No hace falta que Julio Iglesias te señale con el dedo: este mes vas a ponerte a dieta y lo sabes. Pero cero dramas. Es lo que toca después de pasarte varias semanas durmiendo entre sábanas hechas con los envoltorios de los polvorones que has engullido a escondidas. La buena noticia es que si empiezas ahora tienes tiempo de sobra para llegar al verano con un tipín que te permita empezar a comer otra vez como La Moñoños hasta la siguiente dieta.

La mala, que caigas en la tentación de apuntarte a métodos milagrosos para quitarte de encima los kilos de más. Especialmente si la dieta exprés en cuestión viene avalada por una cara famosa. O mejor dicho, por alguna revista que asegure que los cuerpazos que ves en sus páginas no son fruto del photoshop, sino de un régimen revolucionario recomendado por nueve de cada diez guapísimos actores contratados para hacerse pasar por nutricionistas.

Antes de poner en peligro tu salud, aquí tienes una completa lista de las absurdeces extremas que han seguido a rajatabla famosos de toda índole a los que tú nunca te parecerás si les imitas. Porque si empiezas haciendo la dieta Dukan, la alcalina o la ayurvédica creyendo que vas a convertirte en la nueva Beyoncé, al terminar lo único que verás delante del espejo es a una suerte de Courtney Love castiza. Palabrita.

La dieta bebé

Cuando era una habitual en televisión, Loli Álvarez –un personaje que llegó a la cumbre de su carrera asegurando que era la verdadera cantante del No cambié de Tamara– cocinó frente a las cámaras una de sus recetas estrella: espaguetis con potito como guarnición. No sabemos si de allí sacó Tracy Anderson, entrenadora de muchas famosas de Hollywood, la idea de este método consistente en comer 14 potitos al día y una cena de adulto que sea saludable. Eso sí, a su creadora no le gusta definirla como un régimen para perder kilos, sino para eliminar toxinas.
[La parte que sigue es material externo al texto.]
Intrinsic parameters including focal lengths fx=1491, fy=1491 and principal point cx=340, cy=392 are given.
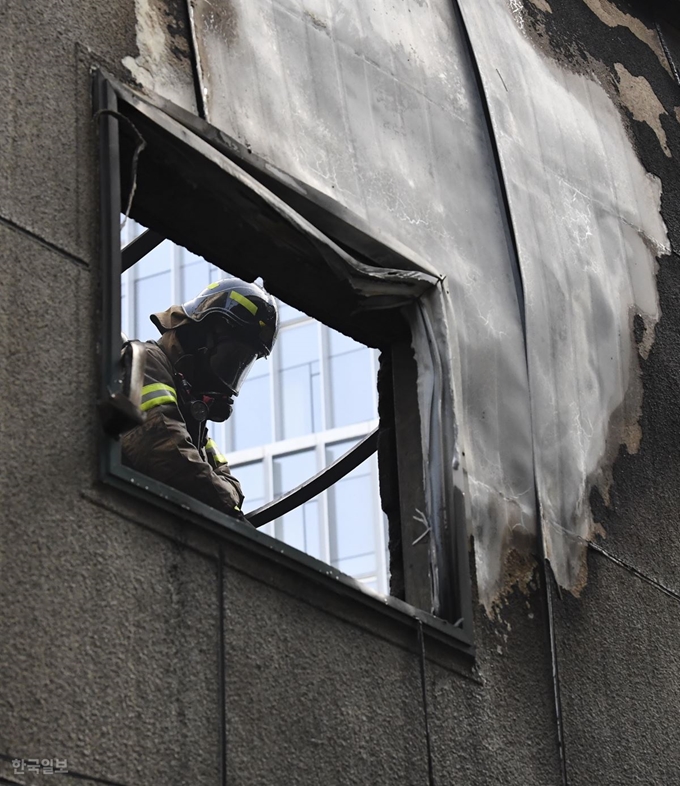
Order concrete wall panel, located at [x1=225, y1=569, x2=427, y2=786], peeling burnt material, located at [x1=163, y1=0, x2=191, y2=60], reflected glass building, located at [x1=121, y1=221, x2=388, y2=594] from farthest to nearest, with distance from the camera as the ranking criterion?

Algo en lo que Alma Palau, Presidenta del Consejo General de Dietistas-Nutricionistas de España, no está de acuerdo. “Supongo que el objetivo de este plan es que aborrezcas el potito y prefieras no comer nada durante el día. O que te los comas y acabes vomitando de la angustia que te da tanto puré para niños. Esta dieta es bastante absurda porque el ser humano está hecho para morder, masticar, digerir... Tareas que ayudan además a la saciedad y a aumentar el gasto energético, lo cual es muy bueno y necesario para lograr el equilibrio entre lo que ingieres y lo que gastas”.

Dieta de los champiñones

Si solo comes setas muchos días, al final las ves bailar.. GIPHY.COM

Si eres de los que de vez en cuando se escapa a Amsterdam a disfrutar legalmente de las setas, lo sentimos, seguir esta dieta no te servirá de excusa. Aunque hay que alucinar mucho para creer que este método, al que Katy Perry se ha rendido alguna vez, sirve para algo que no sea acabar creyéndote Mario Bros. La idea que propone este régimen es reemplazar durante 14 días el almuerzo o la cena por un plato cuyo ingrediente principal sean champiñones, preferiblemente crudos.

A Conchi Maximiano Alonso, miembro de la Asociación de Dietistas Nutricionistas de Madrid, le parece una pérdida de tiempo. “Si el objetivo de esta “dieta” es eliminar la grasa acumulada en nuestro organismo, con sólo comer champiñones no se consigue, aunque obviamente al restringir el consumo de otros alimentos en una de las comidas se podría llegar a adelgazar, pero de manera desequilibrada". Además, no se valora la composición del resto de comidas, lo que puede llevar a que finalmente se acabe comiendo más y por ende, tener el efecto contrario al esperado: ganar peso.

La dieta del Factor 5

O también conocida como la dieta cuñado, porque ten por seguro que ellos no dudarán en hacerte la rima fácil cuando les cuentes que te ves así de bien gracias al número 5. El creador de este método es Harley Pasternak, un doctor canadiense que defiende que para adelgazar hay que pasarse cinco semanas realizando cinco comidas cada día siguiendo recetas de platos en cuya elaboración solo hay que usar cinco ingredientes. Eso sí, se permiten cinco días de antojos. Pura magia matemática.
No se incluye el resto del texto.